Chinese state TV taps Uygur star to host new year gala

Negmat Rahman, a rising star at CCTV, will share the stage with other entertainers

PUBLISHED : Tuesday, 03 February, 2015, 1:19am
UPDATED : Tuesday, 03 February, 2015, 2:44am

The mainland's biggest television event of the year will for the first time feature a Uygur as one of its celebrity hosts, the state broadcaster announced on Monday, a decision that comes amid heightened tensions in the ethnic minority's Xinjiang homeland.

The previous Lunar New Year Gala drew more than 700 million viewers from across the country, according to China Central Television. One of the hosts for the upcoming show would be Negmat Rahman, a member of the mostly-Muslim Uygur minority in the western region. He is nationally known as the face of a popular quiz show on CCTV.

He will share the stage on February 18 with seven other figures from entertainment, including Kang Hui, anchor of the CCTV Evening News Bulletin, and Dong Qing, a gala veteran who made headlines last year after it was revealed she gave birth to her child in the United States.

The four-hour show features songs and dances, often performed by ethnic minorities, as well as magic acts and comedy routines.

Last year's offering was criticised by some viewers for carrying an overtly political message that clashed with the celebratory spirit of the night. Dancers performed part of the ballet opera The Red Detachment of Women, one of the eight "model plays" endorsed by the leadership during the Cultural Revolution.

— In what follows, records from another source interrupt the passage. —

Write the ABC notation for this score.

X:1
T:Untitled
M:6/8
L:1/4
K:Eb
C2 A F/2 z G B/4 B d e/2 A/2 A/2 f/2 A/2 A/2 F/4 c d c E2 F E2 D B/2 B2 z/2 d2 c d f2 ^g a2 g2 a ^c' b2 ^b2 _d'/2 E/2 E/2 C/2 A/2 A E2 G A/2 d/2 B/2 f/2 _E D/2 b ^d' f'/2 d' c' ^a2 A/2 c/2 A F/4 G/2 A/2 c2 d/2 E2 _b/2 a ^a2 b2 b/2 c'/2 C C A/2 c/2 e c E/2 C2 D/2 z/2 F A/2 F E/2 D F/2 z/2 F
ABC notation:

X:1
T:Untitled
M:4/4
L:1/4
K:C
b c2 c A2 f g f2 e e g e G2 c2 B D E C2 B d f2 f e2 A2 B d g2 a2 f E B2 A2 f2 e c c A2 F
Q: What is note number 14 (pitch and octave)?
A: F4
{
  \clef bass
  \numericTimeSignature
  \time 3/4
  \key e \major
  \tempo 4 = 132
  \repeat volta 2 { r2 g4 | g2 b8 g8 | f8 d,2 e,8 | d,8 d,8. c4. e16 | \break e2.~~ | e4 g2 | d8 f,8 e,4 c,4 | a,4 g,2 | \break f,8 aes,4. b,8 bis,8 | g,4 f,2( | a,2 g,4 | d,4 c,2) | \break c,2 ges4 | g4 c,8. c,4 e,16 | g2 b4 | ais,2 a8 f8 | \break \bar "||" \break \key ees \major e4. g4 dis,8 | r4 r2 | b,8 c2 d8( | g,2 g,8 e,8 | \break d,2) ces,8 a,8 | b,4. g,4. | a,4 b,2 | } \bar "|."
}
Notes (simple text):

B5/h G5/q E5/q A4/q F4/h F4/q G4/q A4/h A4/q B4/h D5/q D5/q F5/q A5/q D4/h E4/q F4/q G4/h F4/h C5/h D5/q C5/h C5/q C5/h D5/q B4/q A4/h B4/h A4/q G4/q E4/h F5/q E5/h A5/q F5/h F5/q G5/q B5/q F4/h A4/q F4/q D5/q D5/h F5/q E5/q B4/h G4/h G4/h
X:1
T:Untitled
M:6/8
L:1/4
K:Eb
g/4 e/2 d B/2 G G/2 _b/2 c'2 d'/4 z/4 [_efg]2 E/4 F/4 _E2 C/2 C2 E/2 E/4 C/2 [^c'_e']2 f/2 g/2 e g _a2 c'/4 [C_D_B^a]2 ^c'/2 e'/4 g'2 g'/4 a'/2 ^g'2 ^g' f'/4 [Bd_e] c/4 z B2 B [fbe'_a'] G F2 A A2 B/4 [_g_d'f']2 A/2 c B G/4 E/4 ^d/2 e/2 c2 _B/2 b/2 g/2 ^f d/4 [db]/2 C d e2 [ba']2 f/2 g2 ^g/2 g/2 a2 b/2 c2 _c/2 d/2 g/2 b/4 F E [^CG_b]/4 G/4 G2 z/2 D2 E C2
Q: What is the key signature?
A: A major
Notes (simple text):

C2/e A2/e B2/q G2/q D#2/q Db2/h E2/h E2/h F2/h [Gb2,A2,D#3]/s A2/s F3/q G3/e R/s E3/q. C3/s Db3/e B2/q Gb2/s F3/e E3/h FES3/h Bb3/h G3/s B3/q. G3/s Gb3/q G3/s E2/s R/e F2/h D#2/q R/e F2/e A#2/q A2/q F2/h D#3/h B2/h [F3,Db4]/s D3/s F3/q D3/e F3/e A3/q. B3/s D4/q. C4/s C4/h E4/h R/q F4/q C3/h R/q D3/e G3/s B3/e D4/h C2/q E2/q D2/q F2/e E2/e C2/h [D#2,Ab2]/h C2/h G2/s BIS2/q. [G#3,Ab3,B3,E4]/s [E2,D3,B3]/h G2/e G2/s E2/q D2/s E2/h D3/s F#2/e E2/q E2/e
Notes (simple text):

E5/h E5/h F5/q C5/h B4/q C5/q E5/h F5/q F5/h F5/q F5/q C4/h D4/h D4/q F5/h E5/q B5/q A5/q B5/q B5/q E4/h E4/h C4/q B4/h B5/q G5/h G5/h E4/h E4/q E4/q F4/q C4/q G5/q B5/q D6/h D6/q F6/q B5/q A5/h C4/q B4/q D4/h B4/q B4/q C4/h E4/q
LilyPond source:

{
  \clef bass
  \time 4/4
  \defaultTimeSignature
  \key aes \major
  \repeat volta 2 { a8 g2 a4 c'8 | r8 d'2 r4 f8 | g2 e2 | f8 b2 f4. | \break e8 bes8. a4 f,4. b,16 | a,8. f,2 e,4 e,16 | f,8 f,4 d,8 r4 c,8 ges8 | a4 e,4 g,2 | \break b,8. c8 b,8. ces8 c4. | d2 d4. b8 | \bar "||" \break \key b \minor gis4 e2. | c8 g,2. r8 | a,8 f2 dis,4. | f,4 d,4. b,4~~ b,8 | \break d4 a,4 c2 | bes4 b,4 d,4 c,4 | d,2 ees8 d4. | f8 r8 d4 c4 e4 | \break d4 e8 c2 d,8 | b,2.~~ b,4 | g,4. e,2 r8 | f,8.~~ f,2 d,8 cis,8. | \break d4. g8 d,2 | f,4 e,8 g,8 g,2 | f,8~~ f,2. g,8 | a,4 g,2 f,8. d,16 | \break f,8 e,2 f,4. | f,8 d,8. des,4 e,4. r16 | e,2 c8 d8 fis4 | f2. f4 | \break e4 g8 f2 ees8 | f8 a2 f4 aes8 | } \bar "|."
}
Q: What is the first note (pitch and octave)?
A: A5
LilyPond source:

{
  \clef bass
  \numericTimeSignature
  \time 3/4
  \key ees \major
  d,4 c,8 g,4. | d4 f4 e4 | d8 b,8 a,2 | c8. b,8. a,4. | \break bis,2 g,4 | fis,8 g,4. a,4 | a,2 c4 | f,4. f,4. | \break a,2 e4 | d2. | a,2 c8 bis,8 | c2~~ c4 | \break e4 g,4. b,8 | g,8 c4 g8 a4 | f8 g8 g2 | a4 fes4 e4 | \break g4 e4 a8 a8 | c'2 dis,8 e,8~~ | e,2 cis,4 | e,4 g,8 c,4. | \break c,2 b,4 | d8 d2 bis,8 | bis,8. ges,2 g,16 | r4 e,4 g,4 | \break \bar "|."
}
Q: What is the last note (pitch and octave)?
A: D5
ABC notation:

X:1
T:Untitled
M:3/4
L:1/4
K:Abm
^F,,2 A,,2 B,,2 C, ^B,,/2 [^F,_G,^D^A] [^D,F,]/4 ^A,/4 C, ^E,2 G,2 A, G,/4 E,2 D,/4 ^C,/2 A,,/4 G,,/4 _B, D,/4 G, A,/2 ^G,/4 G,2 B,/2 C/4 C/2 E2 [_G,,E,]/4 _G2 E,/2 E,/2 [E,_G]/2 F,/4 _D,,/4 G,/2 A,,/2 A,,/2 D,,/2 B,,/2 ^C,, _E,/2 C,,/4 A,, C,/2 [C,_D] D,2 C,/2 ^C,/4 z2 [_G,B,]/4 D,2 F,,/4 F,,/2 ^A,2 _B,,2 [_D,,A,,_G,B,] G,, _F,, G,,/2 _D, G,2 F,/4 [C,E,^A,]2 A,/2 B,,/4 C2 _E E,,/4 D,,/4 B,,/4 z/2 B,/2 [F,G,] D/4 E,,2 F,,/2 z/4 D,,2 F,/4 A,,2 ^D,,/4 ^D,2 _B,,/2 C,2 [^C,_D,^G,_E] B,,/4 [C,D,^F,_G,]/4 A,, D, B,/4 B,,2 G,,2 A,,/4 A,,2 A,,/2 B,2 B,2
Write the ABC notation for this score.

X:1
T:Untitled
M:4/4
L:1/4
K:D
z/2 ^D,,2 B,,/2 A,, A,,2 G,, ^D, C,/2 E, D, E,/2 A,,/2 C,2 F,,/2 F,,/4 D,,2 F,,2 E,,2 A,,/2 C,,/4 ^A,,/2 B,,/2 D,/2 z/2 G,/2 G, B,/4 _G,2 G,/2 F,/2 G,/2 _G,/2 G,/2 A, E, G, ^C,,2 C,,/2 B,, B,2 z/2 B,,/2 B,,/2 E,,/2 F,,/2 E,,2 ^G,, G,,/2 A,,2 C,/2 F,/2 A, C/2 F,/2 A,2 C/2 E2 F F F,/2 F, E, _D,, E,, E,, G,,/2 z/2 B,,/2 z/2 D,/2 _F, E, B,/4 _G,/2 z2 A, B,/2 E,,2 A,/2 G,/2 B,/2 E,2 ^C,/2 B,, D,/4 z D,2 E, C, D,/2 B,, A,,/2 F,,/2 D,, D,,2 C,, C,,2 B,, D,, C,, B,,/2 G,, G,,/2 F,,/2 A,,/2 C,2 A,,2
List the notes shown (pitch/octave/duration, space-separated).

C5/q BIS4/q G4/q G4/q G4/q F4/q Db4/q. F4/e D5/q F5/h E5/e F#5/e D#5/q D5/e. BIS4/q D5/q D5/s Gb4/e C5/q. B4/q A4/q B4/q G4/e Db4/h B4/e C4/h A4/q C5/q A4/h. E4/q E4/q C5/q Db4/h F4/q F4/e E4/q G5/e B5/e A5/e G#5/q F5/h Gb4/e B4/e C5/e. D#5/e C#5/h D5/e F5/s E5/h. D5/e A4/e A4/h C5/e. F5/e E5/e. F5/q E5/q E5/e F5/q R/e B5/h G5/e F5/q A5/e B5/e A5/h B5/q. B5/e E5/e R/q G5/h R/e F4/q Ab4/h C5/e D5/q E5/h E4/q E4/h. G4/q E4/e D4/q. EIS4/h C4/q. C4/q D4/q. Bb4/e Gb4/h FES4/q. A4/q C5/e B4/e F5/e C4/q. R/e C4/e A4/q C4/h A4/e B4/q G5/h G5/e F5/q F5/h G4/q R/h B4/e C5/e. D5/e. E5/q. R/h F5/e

Negmat Rahman, 31, joined CCTV in 2006 after winning a talent show and became the host of Happy Dictionary, a quiz show that resembles the American television hit, Who Wants to Be a Millionaire.

He's since become the face of CCTV's arts channel, hosting eight popular programmes, including a game show that recorded the channel's highest viewing ratings in 2013.

Relations between Han and Uygurs have come under strain following attacks in several mainland cities and throughout Xinjiang last year, which the government attributes to terrorists and extremists seeking independence for the region. The ensuing security crackdown has been viewed by some Uygurs as a move to weaken their cultural and Muslim identity.

In December, the Urumqi People's Congress Standing Committee voted in favour of banning people from wearing a burqa in public, according to the local government news website Tianshan.net The proposal was approved by the regional people's congress standing committee last month but it has ordered unspecified amendments.